▶ Stated exercise: Please reproduce the entries below word for word, leaving out the pictures.

▶ Material for the task:
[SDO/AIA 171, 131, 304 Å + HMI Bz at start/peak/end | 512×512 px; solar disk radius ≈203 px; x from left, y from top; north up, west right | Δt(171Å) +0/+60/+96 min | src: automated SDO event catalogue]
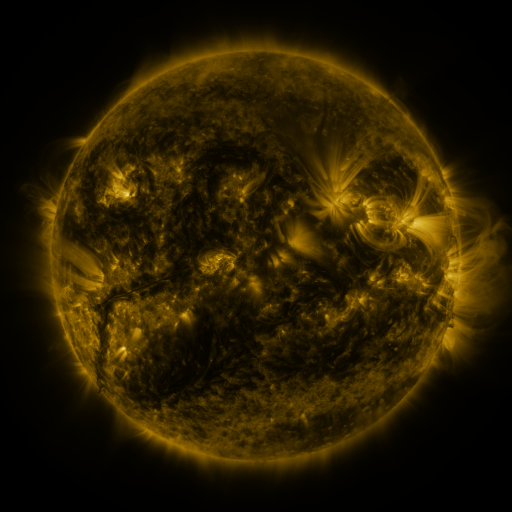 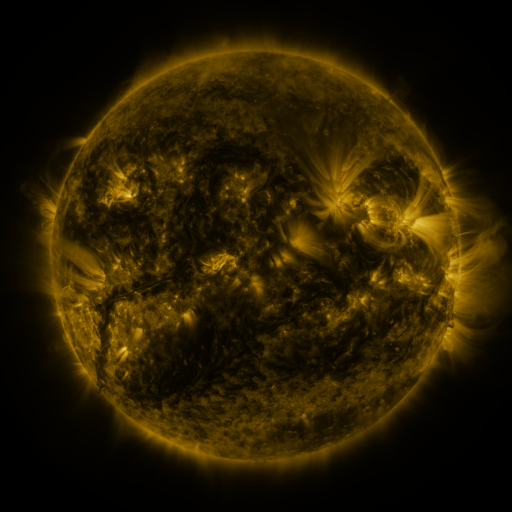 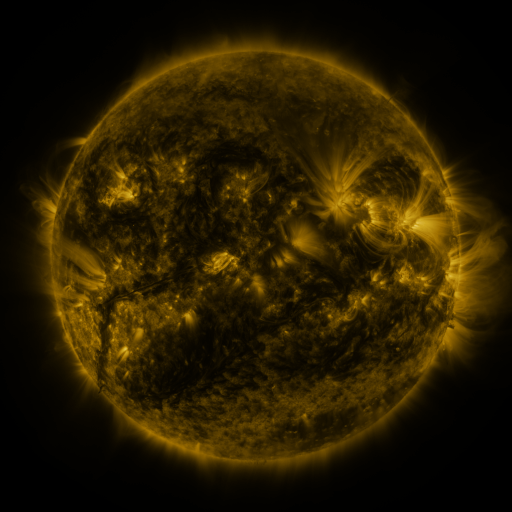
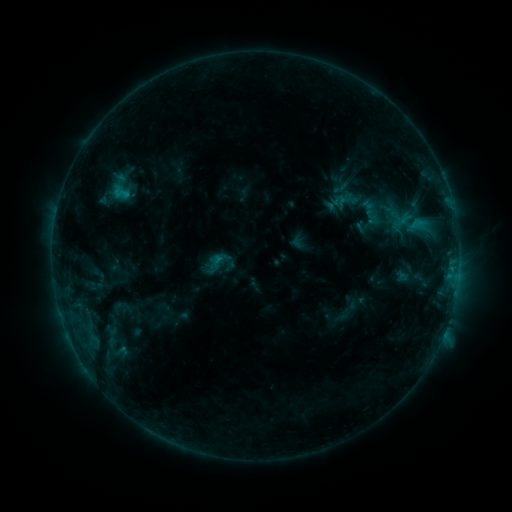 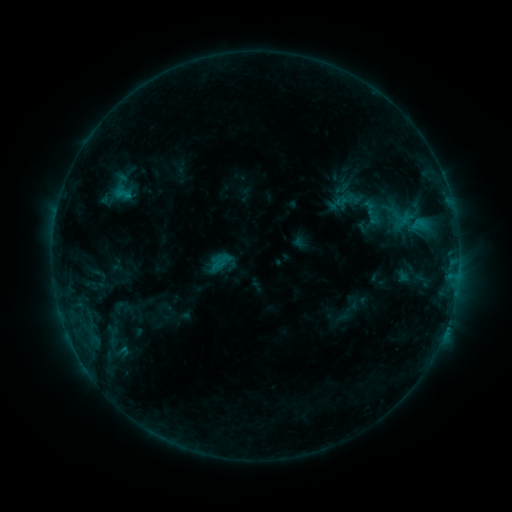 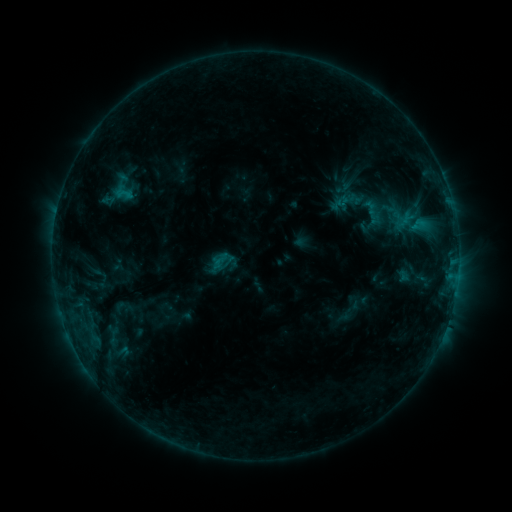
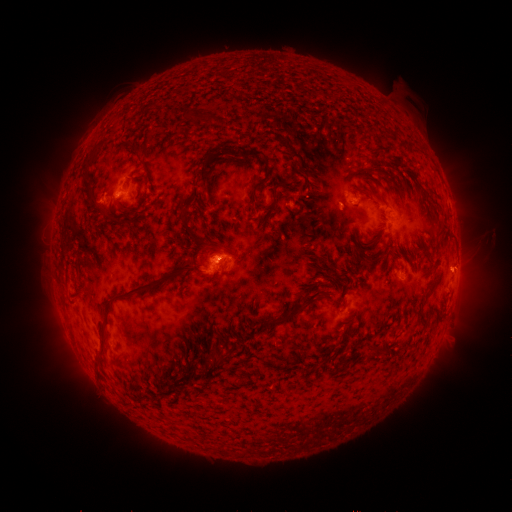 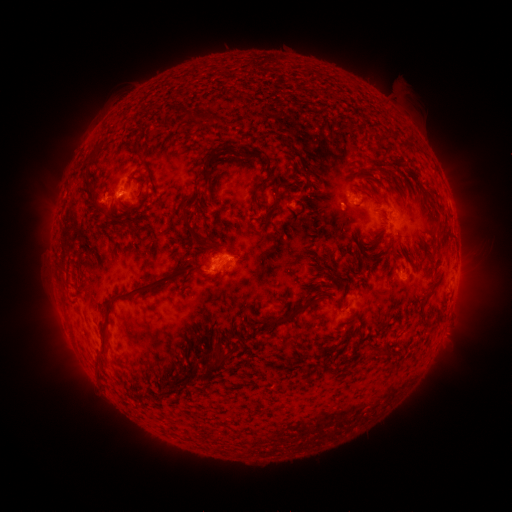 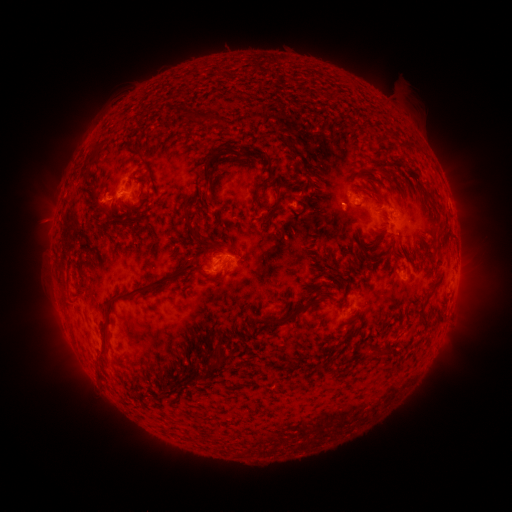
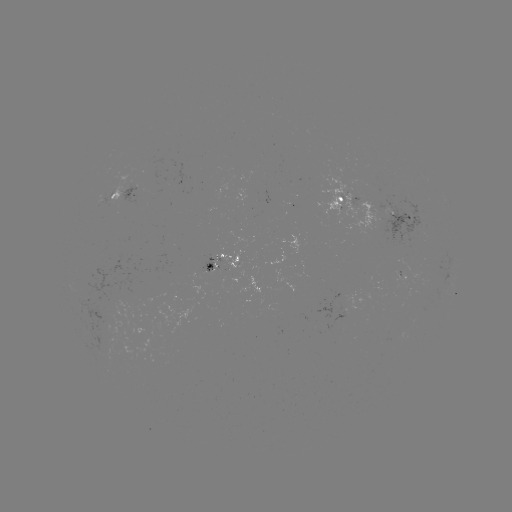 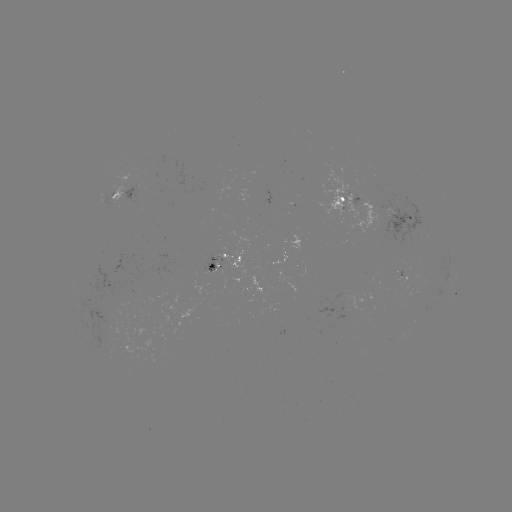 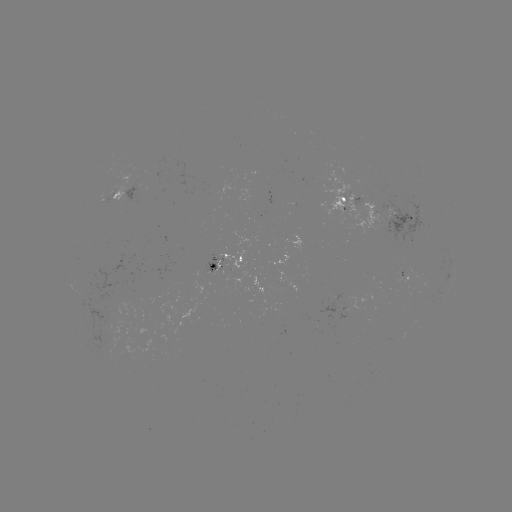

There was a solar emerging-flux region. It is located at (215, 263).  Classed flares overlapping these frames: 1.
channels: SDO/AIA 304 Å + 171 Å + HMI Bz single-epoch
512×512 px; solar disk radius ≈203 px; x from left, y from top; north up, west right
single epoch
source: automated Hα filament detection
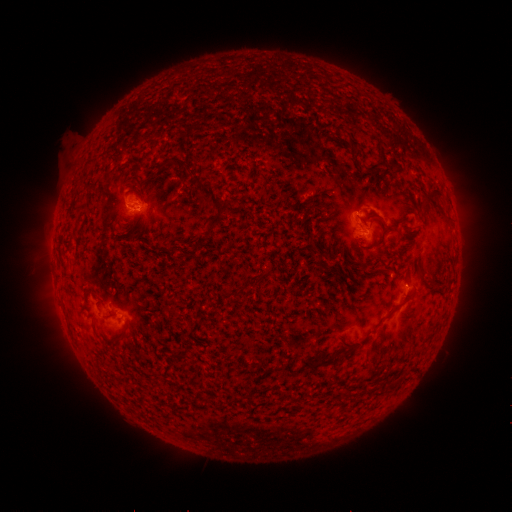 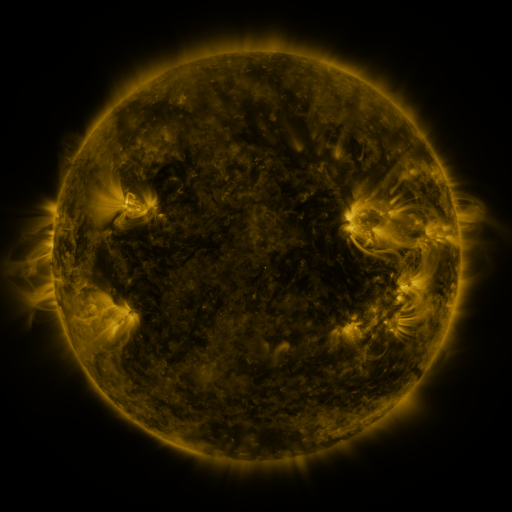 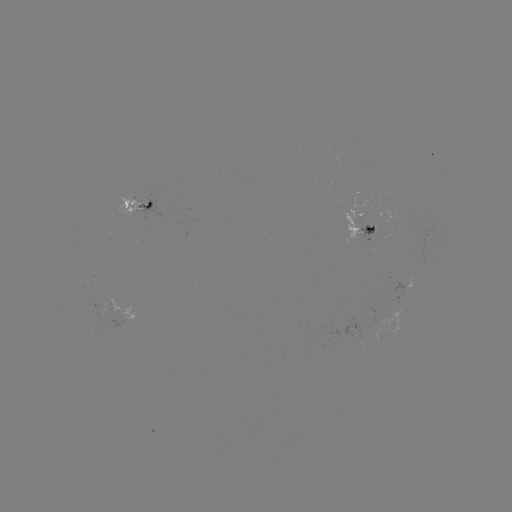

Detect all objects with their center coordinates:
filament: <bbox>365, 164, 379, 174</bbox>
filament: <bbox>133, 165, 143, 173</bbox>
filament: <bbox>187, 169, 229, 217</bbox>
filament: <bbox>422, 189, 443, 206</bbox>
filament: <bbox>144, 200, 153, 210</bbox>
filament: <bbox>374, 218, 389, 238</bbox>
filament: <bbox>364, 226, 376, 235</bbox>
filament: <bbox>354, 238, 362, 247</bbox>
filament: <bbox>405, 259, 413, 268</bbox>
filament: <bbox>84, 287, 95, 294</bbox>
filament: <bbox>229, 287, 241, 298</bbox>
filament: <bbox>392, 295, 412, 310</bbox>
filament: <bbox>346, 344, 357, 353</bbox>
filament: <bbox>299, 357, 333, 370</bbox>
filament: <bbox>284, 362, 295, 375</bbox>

▶ Solution for this exercise:
[SDO/AIA 171, 131, 304 Å + HMI Bz at start/peak/end | 512×512 px; solar disk radius ≈203 px; x from left, y from top; north up, west right | Δt(171Å) +0/+60/+96 min | src: automated SDO event catalogue]

There was a solar emerging-flux region. It is located at (215, 263).  Classed flares overlapping these frames: 1.
channels: SDO/AIA 304 Å + 171 Å + HMI Bz single-epoch
512×512 px; solar disk radius ≈203 px; x from left, y from top; north up, west right
single epoch
source: automated Hα filament detection

Detect all objects with their center coordinates:
filament: <bbox>365, 164, 379, 174</bbox>
filament: <bbox>133, 165, 143, 173</bbox>
filament: <bbox>187, 169, 229, 217</bbox>
filament: <bbox>422, 189, 443, 206</bbox>
filament: <bbox>144, 200, 153, 210</bbox>
filament: <bbox>374, 218, 389, 238</bbox>
filament: <bbox>364, 226, 376, 235</bbox>
filament: <bbox>354, 238, 362, 247</bbox>
filament: <bbox>405, 259, 413, 268</bbox>
filament: <bbox>84, 287, 95, 294</bbox>
filament: <bbox>229, 287, 241, 298</bbox>
filament: <bbox>392, 295, 412, 310</bbox>
filament: <bbox>346, 344, 357, 353</bbox>
filament: <bbox>299, 357, 333, 370</bbox>
filament: <bbox>284, 362, 295, 375</bbox>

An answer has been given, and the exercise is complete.